Luckily, Southern California has recently come to it’s senses and we now have the Metrolink. I love riding the Metrolink on Saturdays. Every Saturday (and Sunday) the Metrolink costs only $10. For that $10 you can go almost anywhere in Southern California and many times transfers (especially in LA) are free all day long.

This last Saturday we spent our time going to the Historic Downtown LA area. Our goal was to see Angel’s Flight, America’s oldest and shortest funicular railway. A funicular railway is a train that instead of going sideways, goes up and down. Angel’s flight started in 1901 as a way for Angelenos to get from Grand Central Station (which is now a Market) to Bunker Hill (which was a residential zone). Angel’s Flight was closed in in 1969 when Bunker Hill was rezoned as a Financial District.LA never forgot about Angel’s Flight but it wasn’t until 1996 when money was found to reopen it at it’s current location.

The old Los Angeles Theater

The old Angel’s Flight was very dependable. It never stopped, not even for the sailor in 1943 who tried to walk on it’s rails (his outcome was fatal). The current Angel’s Flight has not been so dependable. When it was rebuilt, they added in new technology,but forgot some other more important technology. The most important being the secondary backup chain. In 2001, the primary chain broke and unfortunately there was another death, so it closed again. It had many open and closures. Surprisingly, it wasn’t until they fully restored the railway, complete with secondary cable and original brake backup systems did it once again work. Sometimes old technology is the best technology.

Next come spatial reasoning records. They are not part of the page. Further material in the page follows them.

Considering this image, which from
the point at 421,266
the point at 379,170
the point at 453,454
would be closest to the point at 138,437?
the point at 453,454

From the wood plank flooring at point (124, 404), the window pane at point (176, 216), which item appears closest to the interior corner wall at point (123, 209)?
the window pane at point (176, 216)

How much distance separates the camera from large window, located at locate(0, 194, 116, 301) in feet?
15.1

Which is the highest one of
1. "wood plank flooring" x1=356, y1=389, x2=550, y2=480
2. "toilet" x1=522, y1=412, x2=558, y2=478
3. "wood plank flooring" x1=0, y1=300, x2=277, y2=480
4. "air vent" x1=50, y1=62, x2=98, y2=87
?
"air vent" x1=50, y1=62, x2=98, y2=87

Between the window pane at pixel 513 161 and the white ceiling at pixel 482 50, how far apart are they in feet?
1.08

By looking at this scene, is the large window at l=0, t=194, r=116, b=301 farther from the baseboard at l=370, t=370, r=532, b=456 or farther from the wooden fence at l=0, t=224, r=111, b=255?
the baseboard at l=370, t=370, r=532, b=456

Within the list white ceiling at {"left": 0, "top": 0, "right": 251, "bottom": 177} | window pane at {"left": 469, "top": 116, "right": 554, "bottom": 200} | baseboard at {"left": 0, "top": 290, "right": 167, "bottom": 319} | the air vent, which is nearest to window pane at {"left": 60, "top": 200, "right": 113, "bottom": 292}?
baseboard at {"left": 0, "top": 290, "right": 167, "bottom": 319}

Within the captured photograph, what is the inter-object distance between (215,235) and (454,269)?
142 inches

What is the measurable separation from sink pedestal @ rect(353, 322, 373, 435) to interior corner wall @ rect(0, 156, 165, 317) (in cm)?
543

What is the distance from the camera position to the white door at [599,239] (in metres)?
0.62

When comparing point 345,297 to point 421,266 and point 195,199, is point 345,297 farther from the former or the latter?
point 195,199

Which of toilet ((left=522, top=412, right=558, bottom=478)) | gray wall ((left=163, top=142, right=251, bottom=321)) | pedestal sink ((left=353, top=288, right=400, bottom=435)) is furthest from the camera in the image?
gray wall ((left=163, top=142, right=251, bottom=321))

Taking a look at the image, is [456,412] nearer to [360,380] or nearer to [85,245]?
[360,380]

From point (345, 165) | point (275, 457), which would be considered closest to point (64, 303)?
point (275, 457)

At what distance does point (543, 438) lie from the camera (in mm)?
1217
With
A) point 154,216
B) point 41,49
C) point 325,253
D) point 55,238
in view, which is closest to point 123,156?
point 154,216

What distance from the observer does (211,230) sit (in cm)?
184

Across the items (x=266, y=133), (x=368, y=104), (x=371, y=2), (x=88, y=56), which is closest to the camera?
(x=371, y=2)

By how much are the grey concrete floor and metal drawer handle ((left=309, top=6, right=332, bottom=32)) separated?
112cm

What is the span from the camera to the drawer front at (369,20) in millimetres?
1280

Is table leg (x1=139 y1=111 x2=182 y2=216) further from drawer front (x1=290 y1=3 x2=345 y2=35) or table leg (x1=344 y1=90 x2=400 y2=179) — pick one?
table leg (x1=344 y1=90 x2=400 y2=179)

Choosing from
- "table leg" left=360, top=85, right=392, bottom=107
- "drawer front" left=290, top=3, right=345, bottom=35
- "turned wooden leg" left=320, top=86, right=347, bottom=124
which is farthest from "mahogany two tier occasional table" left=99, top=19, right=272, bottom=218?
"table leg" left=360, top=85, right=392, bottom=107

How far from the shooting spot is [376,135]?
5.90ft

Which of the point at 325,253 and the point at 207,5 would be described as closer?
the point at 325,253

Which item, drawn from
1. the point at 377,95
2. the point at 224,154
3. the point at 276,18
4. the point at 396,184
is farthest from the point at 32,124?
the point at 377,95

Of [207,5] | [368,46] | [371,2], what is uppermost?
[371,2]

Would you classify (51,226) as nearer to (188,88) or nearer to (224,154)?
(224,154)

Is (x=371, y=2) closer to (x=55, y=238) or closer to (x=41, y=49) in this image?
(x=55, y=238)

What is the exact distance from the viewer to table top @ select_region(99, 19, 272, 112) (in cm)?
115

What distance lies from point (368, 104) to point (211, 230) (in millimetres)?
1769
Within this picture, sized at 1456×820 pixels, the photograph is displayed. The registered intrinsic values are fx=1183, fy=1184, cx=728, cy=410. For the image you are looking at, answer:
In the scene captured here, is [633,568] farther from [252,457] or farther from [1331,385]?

The railway ride is very short, less than a minute long. You pay at the top station. The cost is a $1 or only .50 cents if you have a valid metro or metrolink ticket.

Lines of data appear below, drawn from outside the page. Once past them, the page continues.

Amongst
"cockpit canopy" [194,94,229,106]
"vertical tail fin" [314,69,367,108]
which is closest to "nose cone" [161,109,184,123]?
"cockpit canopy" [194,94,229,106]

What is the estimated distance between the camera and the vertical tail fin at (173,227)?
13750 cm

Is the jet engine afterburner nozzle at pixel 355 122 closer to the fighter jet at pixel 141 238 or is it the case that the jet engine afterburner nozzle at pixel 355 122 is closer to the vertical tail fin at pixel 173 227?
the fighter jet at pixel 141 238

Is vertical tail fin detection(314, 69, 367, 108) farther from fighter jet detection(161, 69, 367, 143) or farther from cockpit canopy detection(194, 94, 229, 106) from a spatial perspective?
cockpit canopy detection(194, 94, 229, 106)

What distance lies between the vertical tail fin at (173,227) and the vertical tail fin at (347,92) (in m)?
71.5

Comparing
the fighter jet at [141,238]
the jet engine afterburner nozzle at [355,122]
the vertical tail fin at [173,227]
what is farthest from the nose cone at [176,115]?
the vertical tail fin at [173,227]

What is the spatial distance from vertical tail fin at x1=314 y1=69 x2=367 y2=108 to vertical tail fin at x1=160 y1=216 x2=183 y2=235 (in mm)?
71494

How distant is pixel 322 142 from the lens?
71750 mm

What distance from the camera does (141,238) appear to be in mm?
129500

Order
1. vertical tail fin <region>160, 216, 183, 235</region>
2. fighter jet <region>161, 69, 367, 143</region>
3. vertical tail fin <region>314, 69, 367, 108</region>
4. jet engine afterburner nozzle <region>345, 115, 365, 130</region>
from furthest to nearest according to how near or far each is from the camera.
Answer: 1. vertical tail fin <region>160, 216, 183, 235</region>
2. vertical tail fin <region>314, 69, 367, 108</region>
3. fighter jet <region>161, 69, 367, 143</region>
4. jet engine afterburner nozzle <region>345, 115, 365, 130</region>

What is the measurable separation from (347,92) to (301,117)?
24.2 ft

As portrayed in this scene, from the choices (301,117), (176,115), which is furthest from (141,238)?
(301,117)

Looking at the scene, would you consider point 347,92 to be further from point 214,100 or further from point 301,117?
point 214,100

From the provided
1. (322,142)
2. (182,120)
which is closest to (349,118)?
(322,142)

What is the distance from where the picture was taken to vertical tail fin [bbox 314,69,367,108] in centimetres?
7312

Clifton’s is living history.

After our ride on Angel’s flight, we headed back down to broadway where we visited Clifton’s. Not only is it the largest Cafeteria in the world, it is one of the oldest, having been established in 1932. It was established in the depression as a place for everyone. The original model was “pay what you wish.” Unfortunately, too many people took advantage of that and what was once a chain with over 10 different themed restaurants dwindled down to just the current location in Los Angeles.

The good news is the cafeteria has been fully restored and though it is no longer “pay what you wish.” It is quite the experience. The meals average around $15 (depends on how many items you take) and are good unto themeselves, but the place is more about ambiance. Inside there are many stuffed animals including a bear, a buffalo, and a lion. There is live music, 20s style posters, a castle tower, secret rooms, and even a secret forth floor (which I never figured how to get to). Just remember eat first, explore later.

The Neon at Clifton’s never turns off.

The dish that made Clifton’s famous was it’s meatloaf.

The more you go inside, you realize how big the place really is.

These are not replica posters.

All around the restaurant are full size stuffed animals. Reminded me of a natural history museum.

The plaque states that this is the oldest continuous neon. It was connected to the main switch in 1934 and has never been turned off.
















After the meal at Clifton’s we went the the famous Biltmore Hotel. The Millennium Biltmore in Los Angeles opened in 1923 and is not only a marvel of beauty but has been home to many historic events. The most renowned of which probably was that in 1927 the Oscars were concieved in the Crystal Room. In fact eight Academy Awards have been held in the hotel. In 1960, President Kennedy gave his acceptance speech in the lobby. In 1964, the Beattles flew by helicopter unto the roof to stay the night. On the more obscure side, it was in 1947 in the telephone room, that last time anyone saw the Black Dalia alive.

The entrance to the Biltmore is stunning.

The grand concourse at the Biltmore.

Denise at the stairway of the Biltmore.

AJ enjoying a spin at Pershing Square.















While we were there, there were many weddings being held. I later looked up the prices. The presidential room was expensive, but the regular rooms were reasonably priced.

After the Biltmore Hotel we went to Pershing Square and had some fun before it was back to Union Station to catch the train back home.